* Exercise 1 *
Name every step the grounding grid passage says was carried out under laboratory conditions.
* Exercise 2 *
According to the grounding grid passage, which two methods does CDEGS combine?
* Exercise 3 *
Reproduce word for word the portion of the grounding grid passage that begins at the words "In order to" and stops after "30 m, and the thickness is 1 m.".

* Excerpted passage *
Begin
In view of the above problems and the shortcomings of the present research, the influence of the length, slope, and resistivity of large areas of backfill on grounding grids was studied. In addition, under laboratory conditions, the selection process of protection resistors was clarified, the usage method of agar gel was improved, and an improved grounding test is conducted. Based on our experiments, the influence of the multiple parameters of backfill material on the step voltage secondary peak was studied and measured.

2. The Simulation Model of Massive Soil Surface

2.1. Simulation Model Establishment

When the area of grounding grid and backfill material is not particularly large (hundreds of meters-square), current distribution, electromagnetic fields, ground, and soil structure analysis (CDEGS), which combines the moment method and the indirect boundary element method, can be used to obtain relatively accurate calculation results [10,12,21].

In order to compare a large backfill area with a small backfill area, a grounding grid model was constructed, as shown in Figure 1, which includes top and side views. The specific parameters are as follows: the area of grounding grid is 100 m × 100 m, and the model mesh is 10 × 10. There are 11 conductors in both the vertical and horizontal directions. Each conductor is 100 m long and divided into 10 segments with a length of 10 m. The buried depth is 0.8 m. The diameter of grounding conductor is 5 mm. The resistivity is 1.78 × 10⁻⁷ Ωm. The relative permeability is 200. Among them, the external soil resistivity is 300 Ωm, the large backfill area is 140 m × 140 m, and the thickness is 1 m. The small backfill area is 30 m × 30 m, and the thickness is 1 m.
End
* Information supplied *
Begin
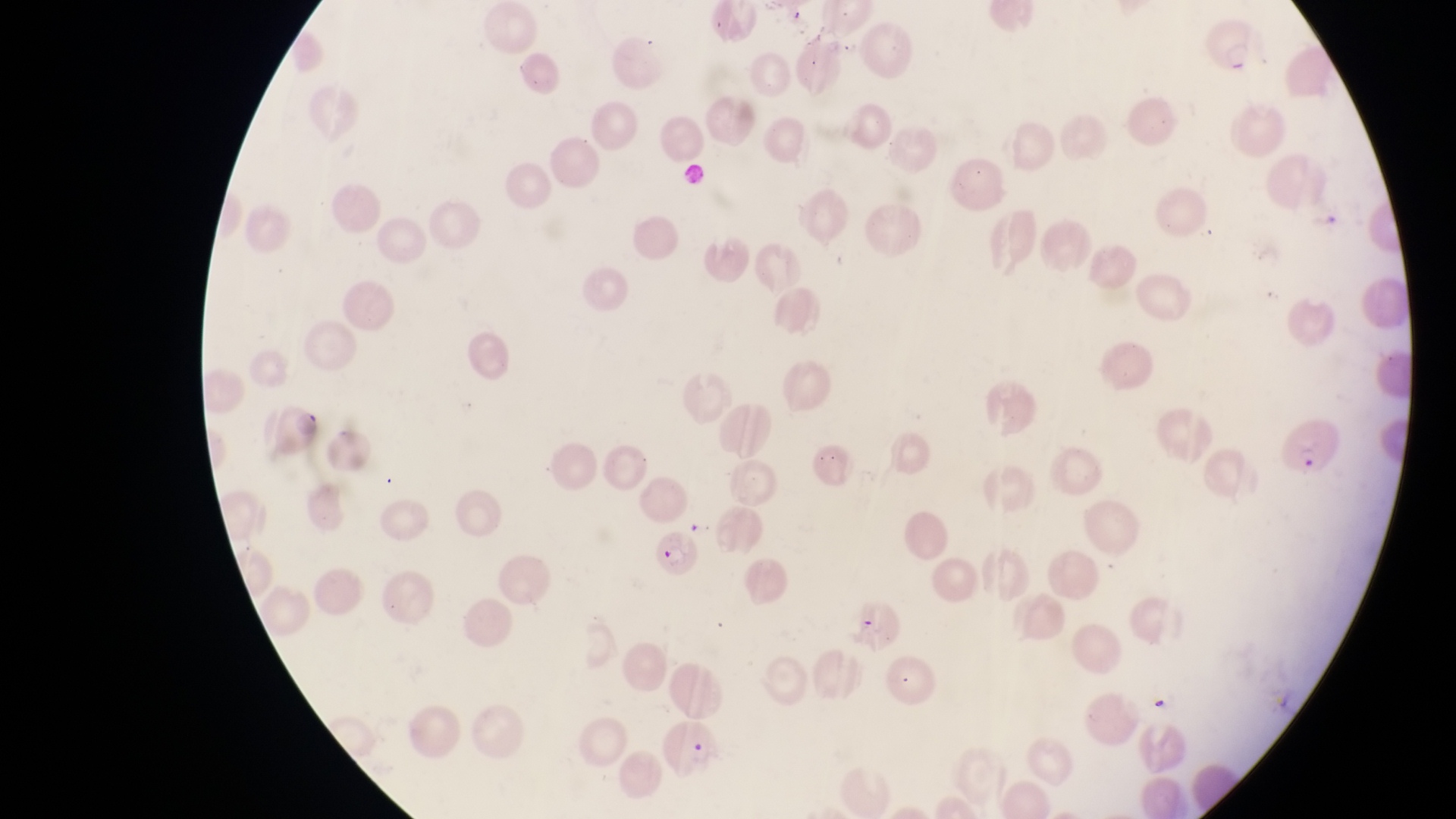 Approximate bounding boxes as [left, top, right, bottom] in pixels. Parasitised red blood cell locations: [1203, 16, 1256, 79], [268, 400, 323, 459], [1276, 416, 1345, 479], [653, 529, 700, 578]. Sample from Uganda. Photographed through the eyepiece of an Olympus CX-23 microscope with a smartphone camera. Single field of view. Image is 1456×819 pixels. Thin blood film. At a magnification of 1000x.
End
* Task answer 1 *
- The selection process of protection resistors was clarified.
- The usage method of agar gel was improved.
- An improved grounding test was conducted.

* Task answer 2 *
The moment method and the indirect boundary element method.

* Task answer 3 *
In order to compare a large backfill area with a small backfill area, a grounding grid model was constructed, as shown in Figure 1, which includes top and side views. The specific parameters are as follows: the area of grounding grid is 100 m × 100 m, and the model mesh is 10 × 10. There are 11 conductors in both the vertical and horizontal directions. Each conductor is 100 m long and divided into 10 segments with a length of 10 m. The buried depth is 0.8 m. The diameter of grounding conductor is 5 mm. The resistivity is 1.78 × 10⁻⁷ Ωm. The relative permeability is 200. Among them, the external soil resistivity is 300 Ωm, the large backfill area is 140 m × 140 m, and the thickness is 1 m. The small backfill area is 30 m × 30 m, and the thickness is 1 m.